Ao escapar do tiro de fuzil que passou a milímetros de sua cabeça, Donald Trump nasceu de novo. É o que se diz popularmente quando alguém se salva da morte por um pequeno e inexplicável detalhe. Mais do que alvo de intolerância política, o ex-presidente foi vítima de um contexto nacional de violência decorrente do livre comércio, posse e manuseio de armas de fogo nos Estados Unidos.
Situação histórica reforçada pela Suprema Corte em 2008, baseada no propósito de autodefesa presente na Segunda Emenda da Constituição. Assim, 25 dos 50 Estados norte-americanos seguem à risca a decisão e não impõem restrição nem mesmo para o porte oculto de armas em locais públicos. Os demais 25 são mais rigorosos no controle, mas nenhum chega a impedir a livre circulação de armamento.

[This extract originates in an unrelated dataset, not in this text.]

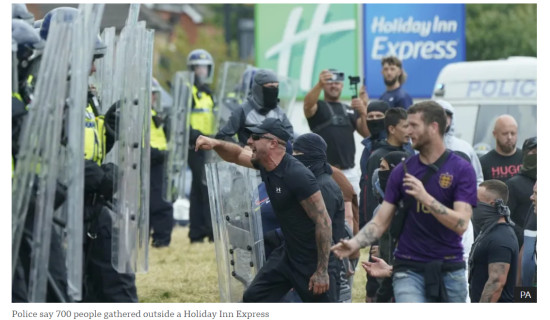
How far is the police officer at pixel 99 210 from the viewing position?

De acordo com pesquisa feita pelo projeto Small Arms Survey (SAS), com base na Suíça, existem 120 armas para cada 100 americanos, número não igualado por qualquer outra nação do mundo
Sempre vigilante, um poderoso lobby se movimenta para travar mudanças na lei. O grupo mais forte é a Associação Nacional do Rifle (NRA, na sigla em inglês), que possui cerca de 5 milhões de sócios. Seu principal argumento é de que armas tornam o país mais seguro. Assim, a população americana mantém um gigantesco arsenal em casa.
De acordo com pesquisa feita pelo projeto Small Arms Survey (SAS), com base na Suíça, existem 120 armas para cada 100 americanos, número não igualado por qualquer outra nação do mundo. Nesse ambiente, não surpreende que os Estados Unidos sejam o país desenvolvido com a maior taxa de mortes por armas de fogo, com índice de mortalidade quatro vezes superior ao do segundo colocado, que é a Suíça.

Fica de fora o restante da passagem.